In some cases it’s driven by religious sentiment; the Quakers, for example, played a key role in ending slavery in the United Kingdom and United States. But religious sentiment can be a malleable thing, as evidenced by arguments within white Christianity over whether the Bible supports slavery (proponents cited verses where scripture approves of individuals owning slaves) or opposes it (proponents cited the overall thematic message of scripture, toward liberation and forgiveness). How was this debate finally resolved? In the words of historian Mark Noll, it was “left to those consummate theologians, the Reverend Doctors Ulysses S. Grant and William Tecumseh Sherman, to decide what in fact the Bible actually meant.”

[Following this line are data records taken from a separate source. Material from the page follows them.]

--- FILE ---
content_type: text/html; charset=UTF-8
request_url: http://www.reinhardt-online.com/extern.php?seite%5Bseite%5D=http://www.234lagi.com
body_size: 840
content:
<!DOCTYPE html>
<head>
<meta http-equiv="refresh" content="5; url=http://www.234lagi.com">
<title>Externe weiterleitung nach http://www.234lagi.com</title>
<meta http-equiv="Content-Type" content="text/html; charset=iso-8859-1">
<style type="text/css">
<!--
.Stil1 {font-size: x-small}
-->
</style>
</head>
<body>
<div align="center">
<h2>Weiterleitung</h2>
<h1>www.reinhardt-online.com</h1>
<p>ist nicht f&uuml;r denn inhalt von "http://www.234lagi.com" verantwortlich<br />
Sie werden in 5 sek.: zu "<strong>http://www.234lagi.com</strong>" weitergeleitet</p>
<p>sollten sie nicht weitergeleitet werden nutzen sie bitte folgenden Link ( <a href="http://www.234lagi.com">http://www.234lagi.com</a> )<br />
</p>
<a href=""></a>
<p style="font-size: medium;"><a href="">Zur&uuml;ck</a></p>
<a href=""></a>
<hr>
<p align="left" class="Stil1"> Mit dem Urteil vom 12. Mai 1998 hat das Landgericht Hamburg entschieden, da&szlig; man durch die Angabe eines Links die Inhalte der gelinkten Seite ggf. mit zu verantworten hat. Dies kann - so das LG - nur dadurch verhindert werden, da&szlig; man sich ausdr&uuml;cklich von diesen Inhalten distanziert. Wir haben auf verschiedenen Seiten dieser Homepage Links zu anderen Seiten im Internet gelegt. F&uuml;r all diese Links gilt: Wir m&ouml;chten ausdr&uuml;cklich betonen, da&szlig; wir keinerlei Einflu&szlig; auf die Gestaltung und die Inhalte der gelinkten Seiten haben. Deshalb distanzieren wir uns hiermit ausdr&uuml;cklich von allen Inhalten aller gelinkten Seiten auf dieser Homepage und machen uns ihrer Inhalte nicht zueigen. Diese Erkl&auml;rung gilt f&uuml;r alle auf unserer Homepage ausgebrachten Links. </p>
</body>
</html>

Grant and Sherman were, of course, generals rather than religious leaders. As that quote indicates, politics and economics play an even more significant role than religion . . . but again, both for and against abolition. William Wilberforce and his coalition in the U.K. fought for twenty years to bring about an end to the slave trade — abolition of slavery itself took another twenty-six years to achieve — and when they finally achieved it, they did so in part because of the war with France. Although the French Revolution had abolished slavery, Napoleon brought it back, which gave Britain incentive to show its superior moral fiber. But the counter-arguments were that if Britain stopped trading in slaves, other countries would just pick up the slack (and with it, the profit). Meanwhile, over in the U.S. the Southern economy in particular was heavily dependent on slave labor; it took the Civil War to finally garner enough political will to make abolition a reality.

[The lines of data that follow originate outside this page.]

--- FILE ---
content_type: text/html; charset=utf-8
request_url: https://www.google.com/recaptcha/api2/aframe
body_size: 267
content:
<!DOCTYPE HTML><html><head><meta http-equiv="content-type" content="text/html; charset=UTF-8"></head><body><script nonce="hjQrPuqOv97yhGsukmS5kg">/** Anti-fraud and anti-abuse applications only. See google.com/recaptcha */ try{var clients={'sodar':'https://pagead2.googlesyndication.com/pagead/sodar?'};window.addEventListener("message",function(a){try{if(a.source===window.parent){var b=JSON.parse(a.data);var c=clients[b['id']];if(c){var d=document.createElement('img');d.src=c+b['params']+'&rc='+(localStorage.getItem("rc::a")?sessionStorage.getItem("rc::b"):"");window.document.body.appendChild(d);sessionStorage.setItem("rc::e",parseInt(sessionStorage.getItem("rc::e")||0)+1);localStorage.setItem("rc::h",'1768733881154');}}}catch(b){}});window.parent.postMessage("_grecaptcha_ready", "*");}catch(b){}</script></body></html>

If those examples seem tilted toward the last couple of centuries, that’s because the nineteenth century saw a wave of abolitionism sweep the globe. Slavery faded in and out locally in different places at different times, but often not in ways that truly meant an end to the institution. It might still be maintained for certain groups of people, or displaced to colonies while abolished at home, or replaced by a very similar institution like serfdom (about which more in a couple of weeks), or — as with the French example — it might go away for a little while, only to come back later.
On the whole, I think the move toward abolition has to be linked to a deeper shift in human society, which has to do with something historian and SF author Ada Palmer calls the “empathy sphere.” Our sphere of empathy has been expanding for a long time, increasingly recognizing the humanity and dignity of people who are not members of our family, tribe, nation. Improved political rights for women, recognition of alternative genders and sexualities, and the push for true equality for people of color and those with disabilities are all expressions of this expansion; so, for that matter, are movements like animal rights and science fictional explorations of the personhood of AI or clones. Behaviors that used to be utterly normal and unobjectionable — like abusing animals, beating women, and exposing malformed babies — are considered far less acceptable now.
Abolition is not, in the end, ultimately about religion or politics or money. Those are factors that can help or hinder it, but slavery, at its heart, requires the masters to deny the full humanity and dignity of whomever they’re enslaving. A society that practices such denial will always find ways to slide back toward the exploitation of unfree labor, because there’s so much profit to be had. A society that shifts toward recognition of that humanity and dignity will find such exploitation untenable.
But the road there isn’t an easy one.